▶ _JOB A_: Multiply the coordinates in the answers by 1.2, rounding to whole numbers with halves rounded up, and write out again the stretch of entries from the line containing "Which would you say, from" through the end of the entries, requests included. Leave the coordinates in the requests unchanged, and leave the pictures out of your answer.

Start of PASSAGE

Hlybokaye or Glubokoye (; ; ; ; ) is a town in Vitebsk Region, Belarus, and the administrative center of Hlybokaye District. The city is located on the international road from Polotsk to Vilnius with the historic railway line to Woropajewo (Варапаева) completed in 1932 in the interwar Poland (the town was incorporated in 1940 by the Soviet Union after the 1939 invasion of Poland). It has 18,200 inhabitants as of 2010.

Within the city limits there are two smaller lakes: Kahalnaye (Кагальнае) and Grand (Вялікае) from which the Birchwood river originates (Бярозаўка, Brzozówka in Polish). The first written records about the settlement date back to 1514. During World War II in occupied Poland the town's district of Berezwecz was the location of a massacre of up to 2,000–3,000 Polish prisoners by the Soviet NKVD secret police, and during the Nazi occupation from July 1941 to July 1944 several thousand Jews were murdered.  As late as 2009 the remains of more than 20 victims probably shot by NKVD after the takeover of the area from Poland were again discovered in a basement of a local church.

History
The first mention of Hlybokaye in historical sources comes from 1414, and this date is considered as the year it was founded. In 1514, Hlybokaye was included in the documents of the Grand Duchy of Lithuania as consisting of a manor house and a property owned by Zianowicz family. Jews first settled in Hlybokaye during the 17th century, and by the end of the 19th century represented about 70% of the town's 5,600 residents.

Second Polish Republic
During Polish-Soviet War of independence, Hlybokaye was taken over by the Polish Army in December 1919, but in July 1920 found itself in the hands of the Bolsheviks as a result of the offensive by Mikhail Tukhachevsky. On 5 July 1920, near Hlybokaye there was a battle in which some 1,500 soldiers died on both sides. In October 1920, the Poles regained the city. The incorporation of Hlybokaye into the Second Polish Republic was officially confirmed by the 1921 Treaty of Riga signed between Poland and the Soviet Union. It was given town status and became the administrative center of the Dziśnieński–Głębokie district and the seat of municipality. On 19 February 1921, Hlybokaye became part of Nowogródek Voivodeship (1919–39), from 13 April 1922, part of Ziemia Wileńska region, and on 20 January 1926 part of Wilno Voivodeship (1926–39). On 10 November 1933, the settlement of Gliniszcza was included within the boundaries of Hlybokaye.

End of PASSAGE
Start of DATA IN THIS EXERCISE

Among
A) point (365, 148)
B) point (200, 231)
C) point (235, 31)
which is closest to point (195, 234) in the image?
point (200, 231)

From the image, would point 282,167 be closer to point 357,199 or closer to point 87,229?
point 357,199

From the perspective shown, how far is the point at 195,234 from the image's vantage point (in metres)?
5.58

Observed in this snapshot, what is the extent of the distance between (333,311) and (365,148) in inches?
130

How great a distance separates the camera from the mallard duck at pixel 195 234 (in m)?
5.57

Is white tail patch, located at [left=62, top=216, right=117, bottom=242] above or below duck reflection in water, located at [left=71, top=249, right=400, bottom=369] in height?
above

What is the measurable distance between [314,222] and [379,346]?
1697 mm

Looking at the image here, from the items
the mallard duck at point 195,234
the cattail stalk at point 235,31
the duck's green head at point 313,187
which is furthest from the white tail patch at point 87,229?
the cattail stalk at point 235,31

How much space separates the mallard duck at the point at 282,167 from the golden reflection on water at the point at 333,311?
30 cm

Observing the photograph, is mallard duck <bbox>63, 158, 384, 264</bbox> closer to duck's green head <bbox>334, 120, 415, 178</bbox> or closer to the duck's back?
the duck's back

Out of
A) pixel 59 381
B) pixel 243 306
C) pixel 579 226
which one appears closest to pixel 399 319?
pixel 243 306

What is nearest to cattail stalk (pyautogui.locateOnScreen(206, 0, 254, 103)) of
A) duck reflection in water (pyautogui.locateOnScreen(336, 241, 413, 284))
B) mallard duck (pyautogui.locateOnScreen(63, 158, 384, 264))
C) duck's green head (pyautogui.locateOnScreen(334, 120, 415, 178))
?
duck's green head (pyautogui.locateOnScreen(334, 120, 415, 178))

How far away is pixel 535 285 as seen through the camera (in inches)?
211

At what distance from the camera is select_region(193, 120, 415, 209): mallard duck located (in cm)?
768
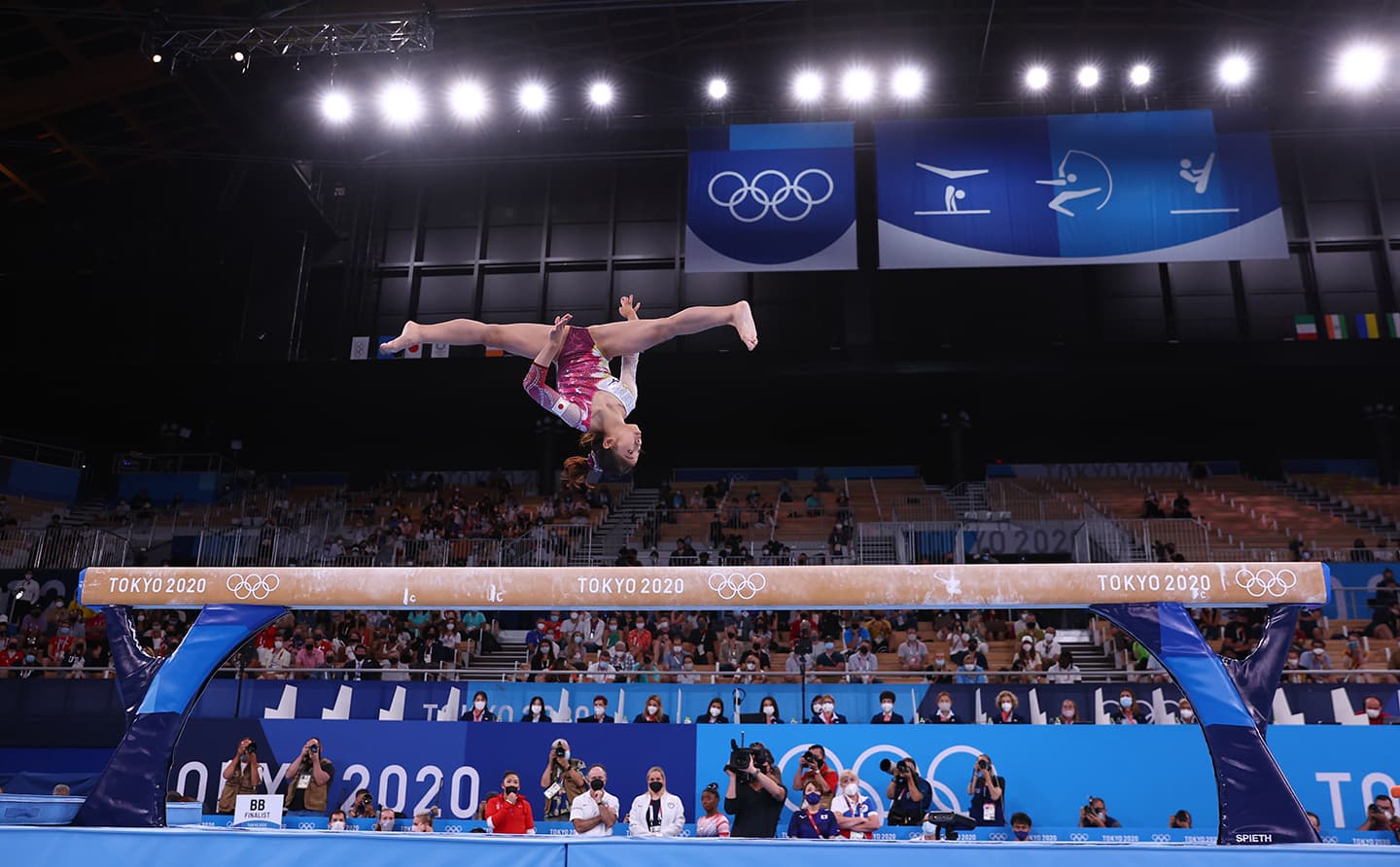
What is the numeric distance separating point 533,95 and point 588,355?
12.6 metres

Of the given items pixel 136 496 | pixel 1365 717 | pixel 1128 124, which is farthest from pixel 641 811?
pixel 136 496

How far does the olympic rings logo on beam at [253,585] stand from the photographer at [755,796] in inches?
144

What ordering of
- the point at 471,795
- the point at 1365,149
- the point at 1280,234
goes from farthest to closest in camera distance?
the point at 1365,149, the point at 1280,234, the point at 471,795

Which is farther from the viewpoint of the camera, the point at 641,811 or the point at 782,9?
the point at 782,9

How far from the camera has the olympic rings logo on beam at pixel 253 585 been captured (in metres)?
5.84

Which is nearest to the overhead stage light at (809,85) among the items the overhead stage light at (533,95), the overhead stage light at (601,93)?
the overhead stage light at (601,93)

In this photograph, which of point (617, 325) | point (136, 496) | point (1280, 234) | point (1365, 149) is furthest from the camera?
point (136, 496)

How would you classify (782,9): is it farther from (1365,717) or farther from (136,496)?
(136,496)

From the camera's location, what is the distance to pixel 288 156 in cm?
1916

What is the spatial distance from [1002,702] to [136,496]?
63.8 feet

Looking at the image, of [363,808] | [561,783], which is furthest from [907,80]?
[363,808]

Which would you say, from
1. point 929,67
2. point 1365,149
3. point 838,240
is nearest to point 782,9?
point 929,67

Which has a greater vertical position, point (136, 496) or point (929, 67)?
point (929, 67)

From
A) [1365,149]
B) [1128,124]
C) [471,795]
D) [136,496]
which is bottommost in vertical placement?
[471,795]
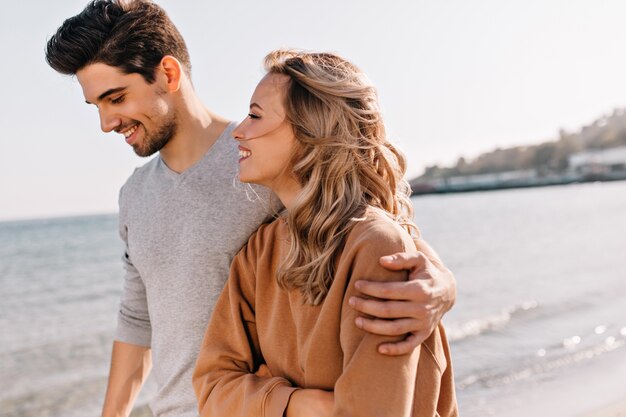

End of DATA IN THIS EXERCISE

▶ _JOB B_: Pick up the passage on the town of Hlybokaye where it stops and keep writing it.

▶ _TASK ANSWER A_:
Which would you say, from
1. point 929,67
2. point 1365,149
3. point 838,240
is nearest to point 782,9?
point 1115,80

Which has a greater vertical position, point (136, 496) or point (929, 67)?
point (1115, 80)

From
A) [1365,149]
B) [1128,124]
C) [471,795]
D) [136,496]
which is bottommost in vertical placement?
[565,954]

▶ _TASK ANSWER B_:
According to the Polish census of 1921, some 2,844 Jews lived in Hlybokaye, accounting for 63% of its population. Just before the Soviet invasion of Poland in World War II, Hlybokaye had a population of 9,700. Most residents worked in either, confectionery factory, tannery, mill, county administration, private shops, and warehouses. Every Thursday market was held in the town's centre, and four times a year - country fairs. Also in the town stationed the Polish Border Protection Corps (KOP) regiment.

World War II and later
As a result of the Soviet invasion of Poland beginning 17 September 1939, the town was overrun by the Red Army and on 2 November 1939, incorporated into the Byelorussian SSR of the Soviet Union. It became part of the brand new Vileyka Voblast on 4 December 1939. Hundreds of Poles were arrested by the NKVD and imprisoned on trumped-up charges.  Following the start of Operation Barbarossa on 22 June 1941, the NKVD murdered 1,000-2,000 prisoners, mostly Polish nationals, near Hlybokaye.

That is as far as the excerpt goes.